▶ _Quellenauszug_:
▬▬▬
Kurz, knackig und komisch erzählt die “Weltliteratur für Eilige“ Wichtiges nach

Hamburg. Kennen Sie das auch? Jemand versucht ein wenig Smalltalk mit Ihnen auf einer Party und erkundigt sich, ob Sie ein bestimmtes Buch gelesen haben. Beispielsweise Garcia Márquez' "Hundert Jahre Einsamkeit" oder Prousts "Auf der Suche nach der verlorenen Zeit". Und Sie finden es peinlich zu antworten: "Nein, das kenne ich nicht." Denn schließlich handelt es sich bei beiden um Weltliteratur. Und dann verheddern Sie sich in Aussagen über diesen Roman, den Sie nur vom Hörensagen kennen. Oder Sie stimmen Ihrem Gegenüber mit einer nichtssagenden Antwort wie "Ja, das finde ich auch" zu. Und nicken ständig freundlich, obwohl Sie gar nicht wissen, ob das, was über das Buch gesagt wird, richtig oder falsch ist. Peinlich wird's eigentlich erst dann.

Wenn Sie nichts von Shakespeare kennen, können Sie sich im Theater wenigstens die Komödie "Shakespeares sämtliche Werke (leicht gekürzt)" anschauen, in der alle 37 Stücke des englischen Dramatikers, für die man normalerweise mindestens 120 Stunden im Theater absitzen müsste, in 90 Minuten durcherzählt werden.

Für die Romanliteratur gibt es nun etwas Ähnliches. Was noch schöner ist: Man schafft Henrik Langes "Weltliteratur für Eilige", in der 90 Werke aus dem Kanon der Bildungsbürger in jeweils vier Bildern zusammengefasst sind, in noch kürzerer Zeit. Und wird dabei auch noch unterhalten.

Thomas Manns "Tod in Venedig", Patrick Süskinds "Das Parfüm" oder auch "Die Klavierspielerin" von Literaturnobelpreisträgerin Elfriede Jelinek - jeder Roman besteht aus vier Zeichnungen und ein paar daneben gekritzelten Sätzen, und fertig ist die Nacherzählung des Werks. Kurz, knackig und komisch sind die Quintessenzen. Und wirklich auf den Punkt gebracht.
▬▬▬
▶ _Material_:
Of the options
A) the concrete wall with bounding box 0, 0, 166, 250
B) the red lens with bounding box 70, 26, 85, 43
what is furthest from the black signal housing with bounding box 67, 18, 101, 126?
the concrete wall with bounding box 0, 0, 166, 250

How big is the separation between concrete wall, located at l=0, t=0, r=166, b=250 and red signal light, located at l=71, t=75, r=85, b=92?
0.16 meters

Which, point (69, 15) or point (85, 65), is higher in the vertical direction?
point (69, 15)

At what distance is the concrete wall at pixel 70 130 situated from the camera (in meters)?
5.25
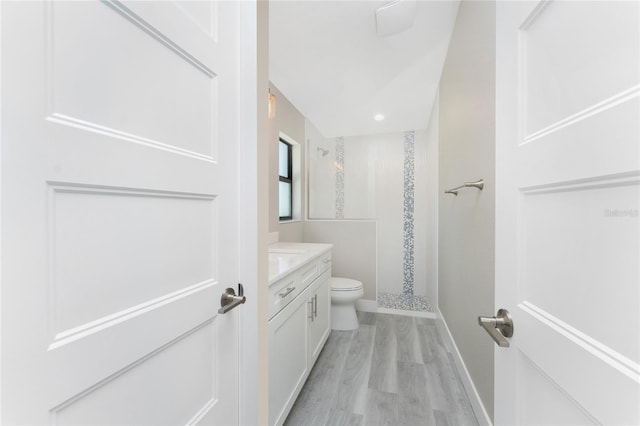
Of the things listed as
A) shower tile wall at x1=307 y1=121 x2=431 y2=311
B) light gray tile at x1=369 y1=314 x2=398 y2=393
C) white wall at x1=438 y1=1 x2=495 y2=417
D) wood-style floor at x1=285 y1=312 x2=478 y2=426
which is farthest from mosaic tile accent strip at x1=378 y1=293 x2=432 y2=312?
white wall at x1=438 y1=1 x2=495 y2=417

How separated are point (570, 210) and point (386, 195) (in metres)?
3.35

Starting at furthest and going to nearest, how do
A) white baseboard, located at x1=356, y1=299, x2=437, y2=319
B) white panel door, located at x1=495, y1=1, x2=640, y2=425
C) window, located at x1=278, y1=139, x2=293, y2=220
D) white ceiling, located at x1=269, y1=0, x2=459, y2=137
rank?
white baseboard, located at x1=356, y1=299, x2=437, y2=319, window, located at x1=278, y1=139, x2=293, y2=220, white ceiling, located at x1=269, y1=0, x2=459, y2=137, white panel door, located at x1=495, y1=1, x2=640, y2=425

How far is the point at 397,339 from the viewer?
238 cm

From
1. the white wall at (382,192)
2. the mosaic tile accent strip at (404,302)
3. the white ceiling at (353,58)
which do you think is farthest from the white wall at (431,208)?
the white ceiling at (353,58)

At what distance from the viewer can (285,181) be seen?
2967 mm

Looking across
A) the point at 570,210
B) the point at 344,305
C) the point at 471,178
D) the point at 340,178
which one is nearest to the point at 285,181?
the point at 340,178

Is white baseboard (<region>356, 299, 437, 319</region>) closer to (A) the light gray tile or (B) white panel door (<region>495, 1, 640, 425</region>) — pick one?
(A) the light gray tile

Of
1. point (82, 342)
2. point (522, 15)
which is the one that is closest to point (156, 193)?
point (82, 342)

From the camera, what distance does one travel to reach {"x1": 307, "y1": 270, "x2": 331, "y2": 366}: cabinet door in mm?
▬▬▬
▶ _Zu bearbeitende Aufgaben_:
A: Erläutern Sie in ein bis drei Sätzen, warum es laut Quellenauszug peinlich erscheint, auf die Frage nach den beiden genannten Romanen mit „Nein, das kenne ich nicht.“ zu antworten.
B: Übernehmen Sie aus dem Quellenauszug den Abschnitt wortgetreu, beginnend mit „Wenn Sie nichts“ und fortlaufend bis einschließlich „auch noch unterhalten.“.

▶ _Antworten je Aufgabe_:
A: Die Antwort erscheint peinlich, weil es sich bei beiden Romanen um Weltliteratur handelt. Gemeint sind Garcia Márquez' „Hundert Jahre Einsamkeit“ und Prousts „Auf der Suche nach der verlorenen Zeit“.

B:
Wenn Sie nichts von Shakespeare kennen, können Sie sich im Theater wenigstens die Komödie "Shakespeares sämtliche Werke (leicht gekürzt)" anschauen, in der alle 37 Stücke des englischen Dramatikers, für die man normalerweise mindestens 120 Stunden im Theater absitzen müsste, in 90 Minuten durcherzählt werden.

Für die Romanliteratur gibt es nun etwas Ähnliches. Was noch schöner ist: Man schafft Henrik Langes "Weltliteratur für Eilige", in der 90 Werke aus dem Kanon der Bildungsbürger in jeweils vier Bildern zusammengefasst sind, in noch kürzerer Zeit. Und wird dabei auch noch unterhalten.